Frauen werden zu Opfern von Machbarkeitsphantasien ,und was wohl das Gravierendste ist, ihre Notlage wird von der Forschung ohne, dass sie es wissen, ausgenutzt.(Einmal ganz abgesehen von den gesundheitsschädigenden Nebenwirkungen dieser hormonellen überstimulisierenden Therapien). Warum gibt es denn ein solches Rieseninteresse für so eine kleine Gruppe von Betroffenen, ca. 50-100 im Jahr, von denen statistisch nur 25 überhaupt den versprochenen Erfolg nämlich ein Kind ohne diese Krankheitsstigmata bekommen können. Warum wird für so eine kleine Gruppe so eine Riesenforschung gefordert und eingeleitet und alle politischen Raffinessen zu ihrer Ermöglichung eingesetzt. Wie viele seltene Krankheiten gibt es, wofür sich keine Forschung und keine pharmazeutischen o.ä. Industrien interessieren, weil hier kein wirtschaftlicher Gewinn herausspringt. Spätestens jetzt muss es jedem deutlich werden, dass hinter der Forderung zur Erlaubnis der PID ganz andere Interessen stehen, die herzlich wenig mit der Erfüllung eines besonderen Kinderwunsches zu tun haben.
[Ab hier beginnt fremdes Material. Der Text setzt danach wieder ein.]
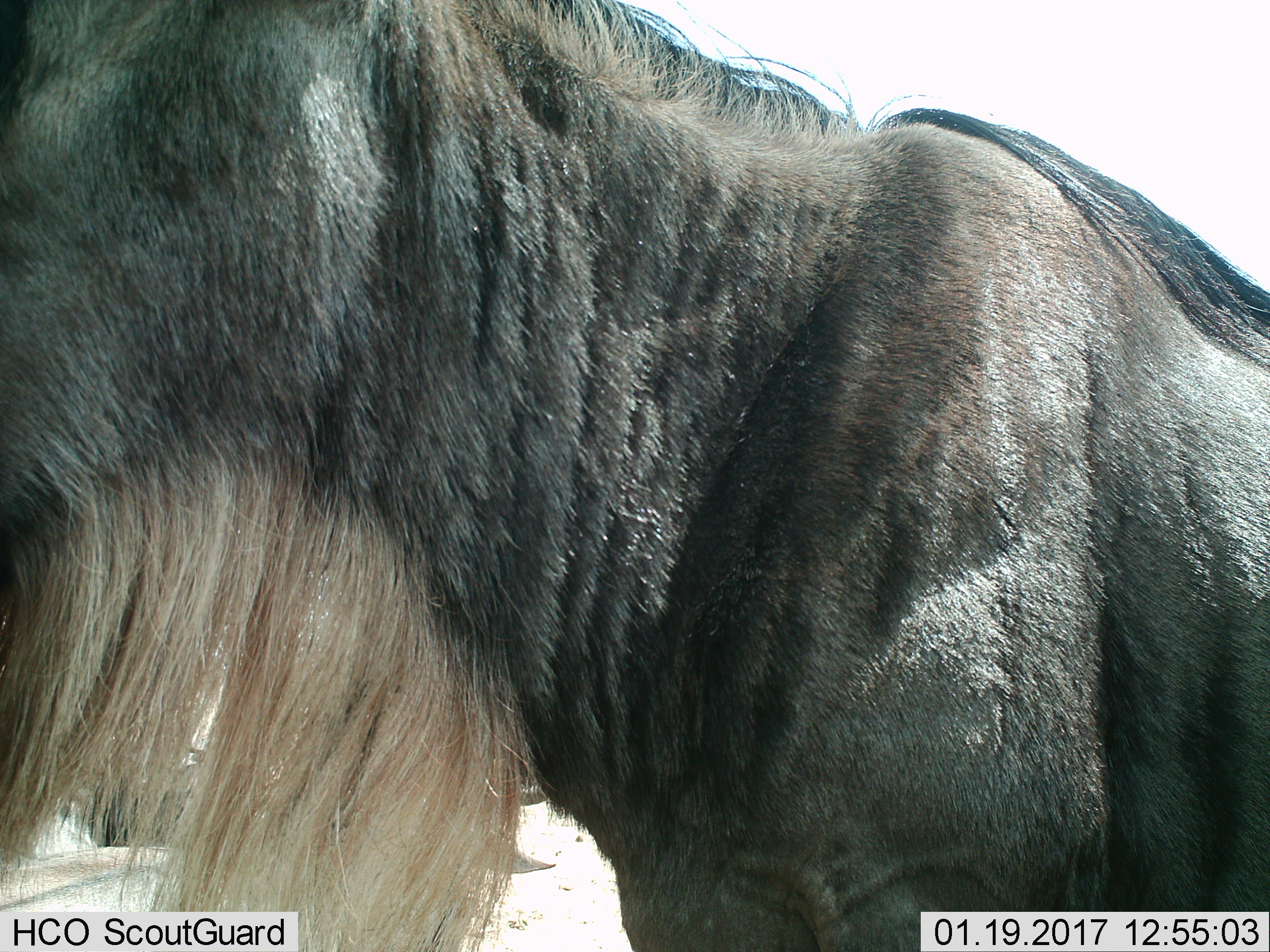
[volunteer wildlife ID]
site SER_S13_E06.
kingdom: Animalia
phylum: Chordata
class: Mammalia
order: Artiodactyla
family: Bovidae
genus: Connochaetes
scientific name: Connochaetes taurinus taurinus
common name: blue wildebeest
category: wildebeestblue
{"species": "wildebeestblue (blue wildebeest) (Connochaetes taurinus taurinus)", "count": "1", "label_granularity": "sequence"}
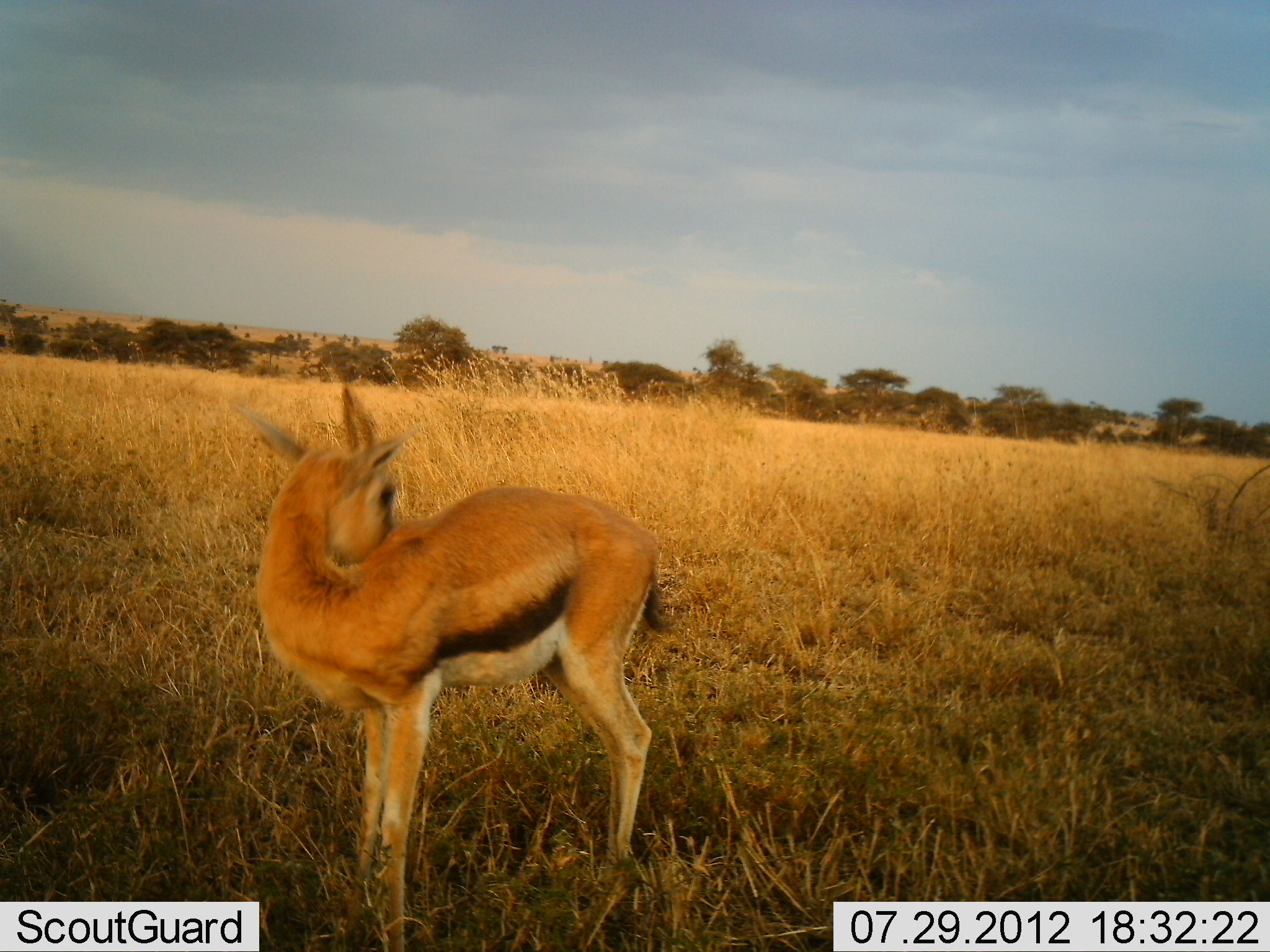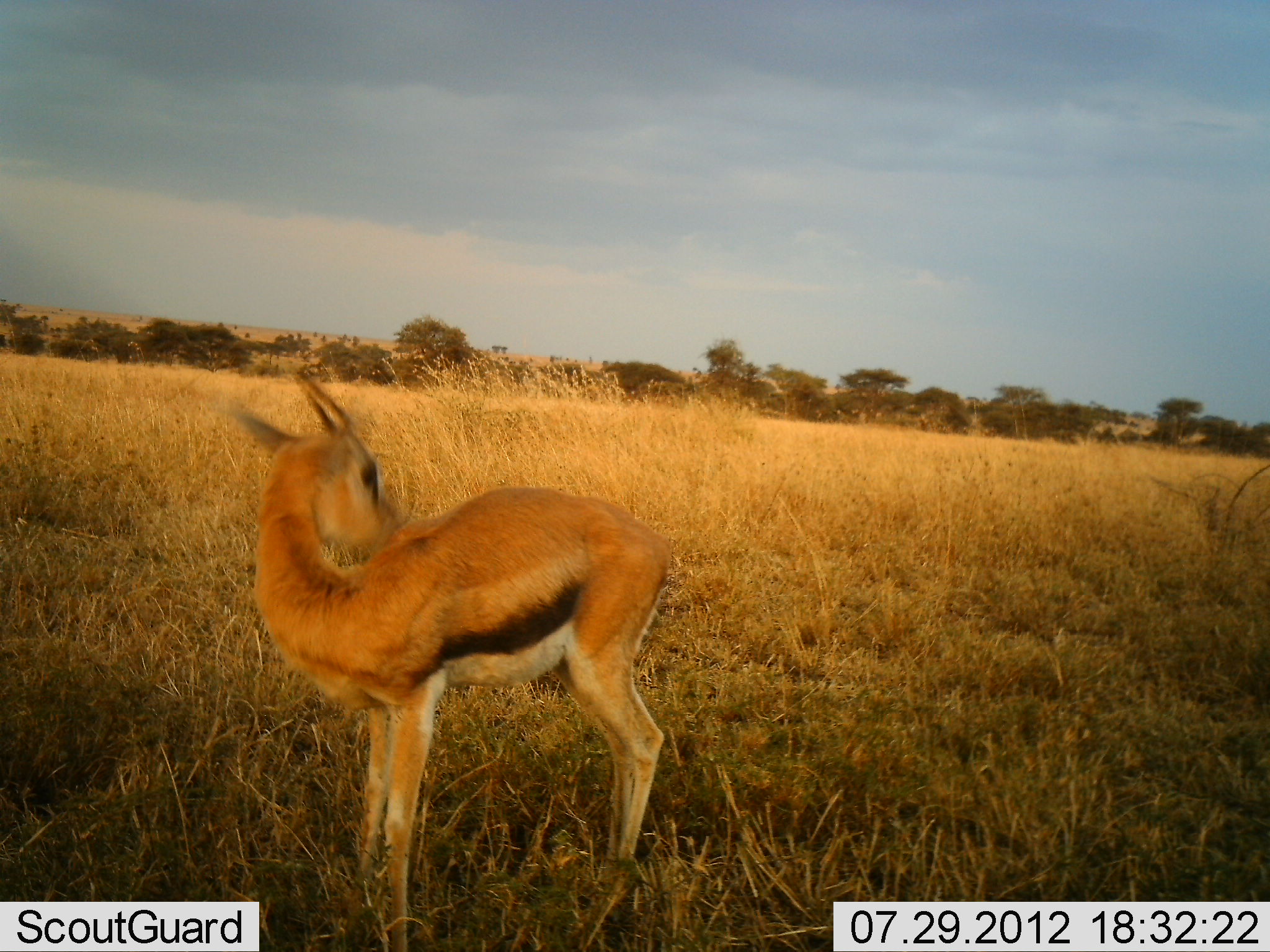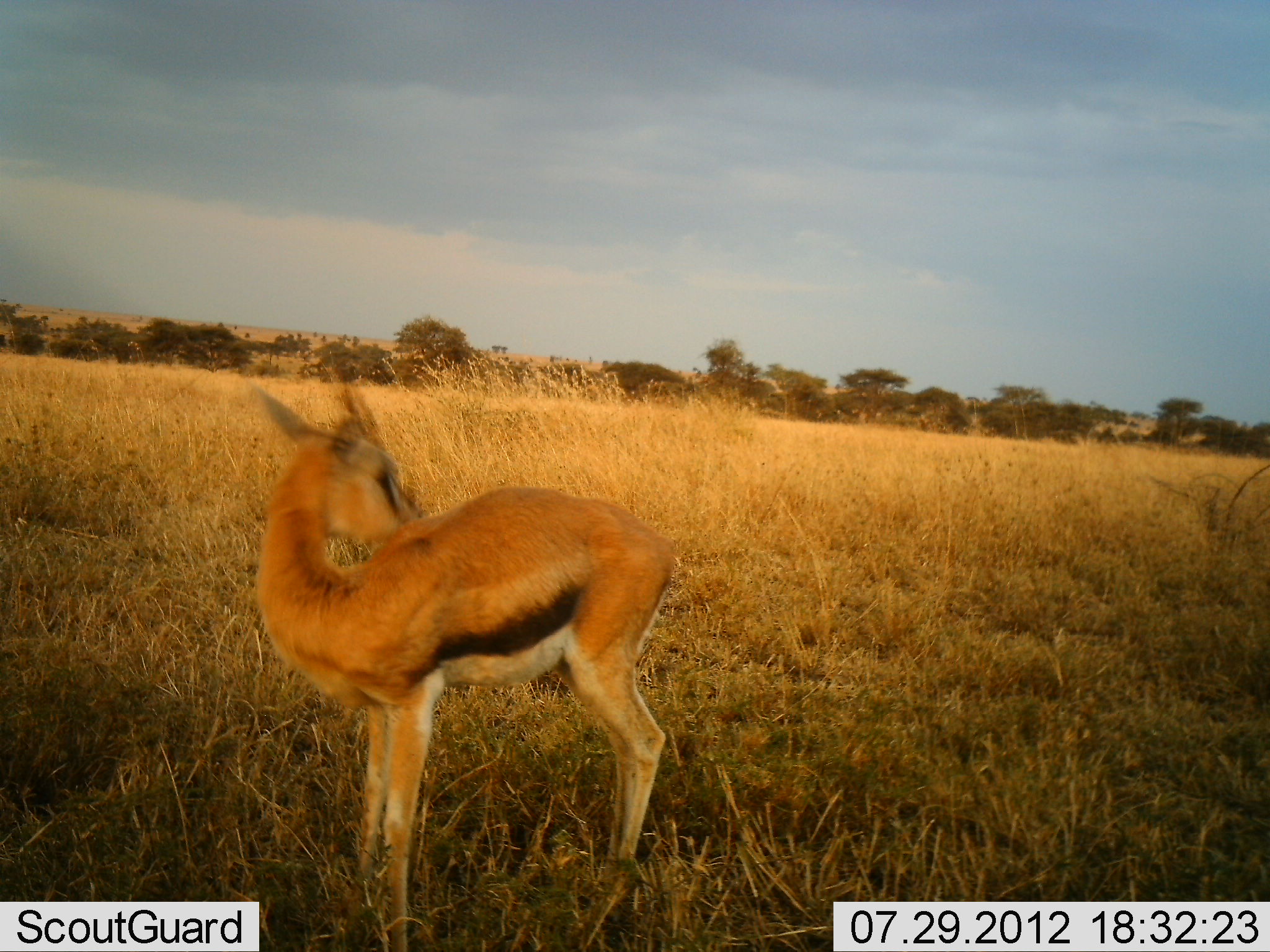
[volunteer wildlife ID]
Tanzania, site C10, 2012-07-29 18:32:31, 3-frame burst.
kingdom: Animalia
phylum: Chordata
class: Mammalia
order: Artiodactyla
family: Bovidae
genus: Eudorcas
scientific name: Eudorcas thomsonii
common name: thomson's gazelle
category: gazellethomsons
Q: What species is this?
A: Gazellethomsons (thomson's gazelle) (Eudorcas thomsonii).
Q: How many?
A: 1.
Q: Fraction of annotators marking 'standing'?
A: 90%.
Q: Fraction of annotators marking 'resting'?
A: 0%.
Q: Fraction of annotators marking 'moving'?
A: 10%.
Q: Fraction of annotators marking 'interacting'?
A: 0%.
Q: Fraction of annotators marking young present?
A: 20%.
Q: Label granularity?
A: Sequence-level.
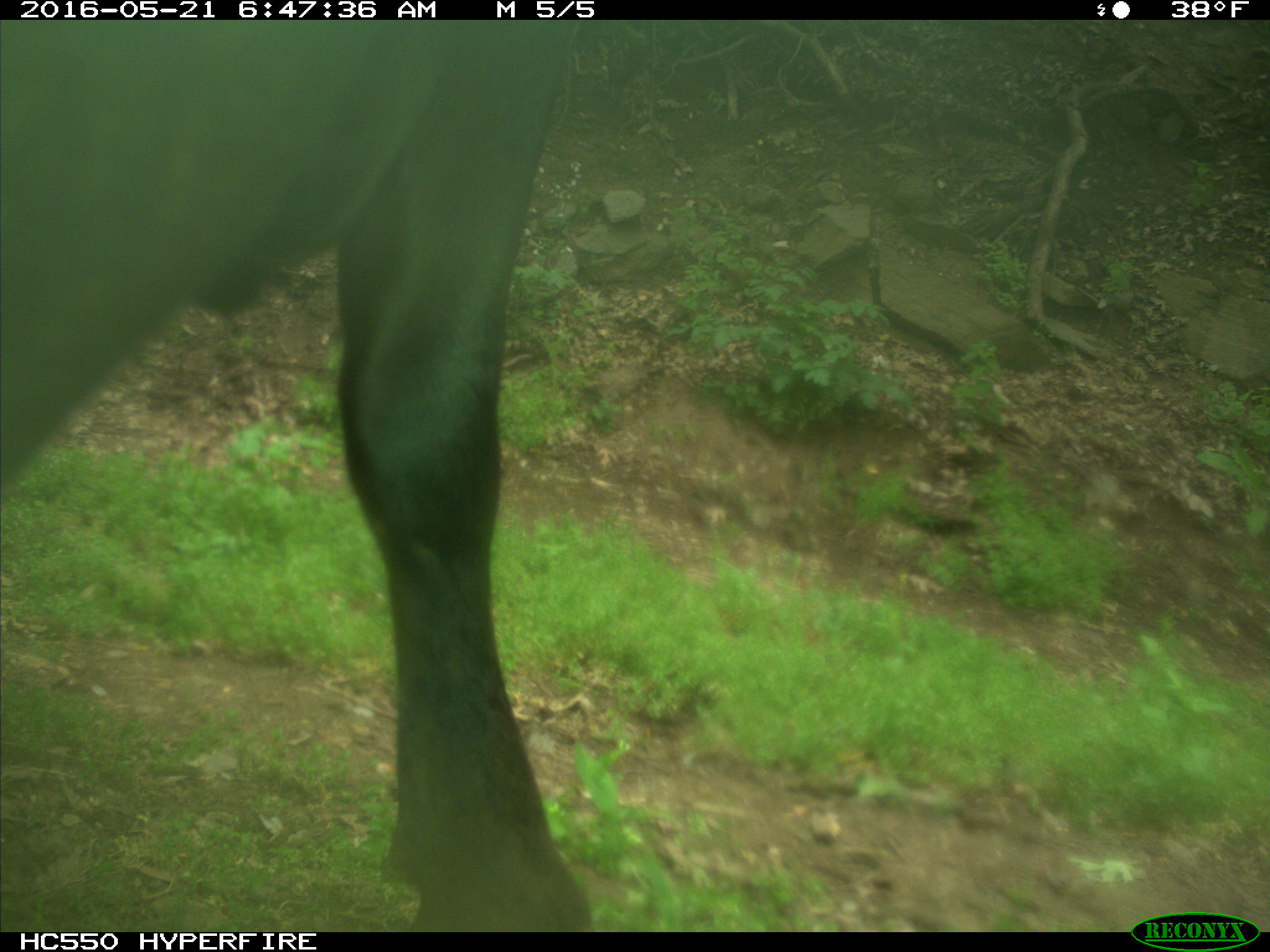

Die PID ist ein weiterer Einstieg in die Beforschung des Menschen, diesmal gezielt nach der Forschung kranker Gene, und damit auch die Öffnung zu weitergehenden Gentechniken, nämlich die der Keimbahntherapie, die bisher strikt noch von allen abgelehnt wird. .Doch die Erfahrung zeigt, dass auch im Forschungsalltag nicht davon auszugehen ist, dass das ,was zwar verboten ist, nicht doch getan wird. Und hier bietet die PID den besten Einstieg dazu, denn sie liefert das Material dazu. Betroffene Frauen und Eltern ahnen dies nicht und können in ihrer Not auch nicht erkennen, welchen Preis wir alle dafür bezahlen, nämlich den der freien Verfügbarkeit des Menschen über den Menschen und einer daraus abzuleitenden Bewertung, welches Maß an Normalität ein Mensch haben muss, dass er seine Lebensberechtigung erhält. Bezeichnend dafür ist, dass gerade aus diesen Gründen Menschen, für die sich die Verfechter für die PID einsetzen bzw. mit ihnen argumentieren, z.B. die Mucoviscidoserkrankten bzw. deren Eltern nur zu 30 % dies wünschen, die übrigen 70 % mit großer Skepsis und Ablehnung reagieren. Sie ahnen , welche gesellschaftspolitischen Auswirkungen und Folgen die PID für sie haben könnte. Dies sind für mich neben anderen Gründen, die vorrangigsten, die einer Zulassung der PID entgegenstehen.
Annegret Braun Stuttgart, Kornbergstr. 32, 70176 _Stuttgart.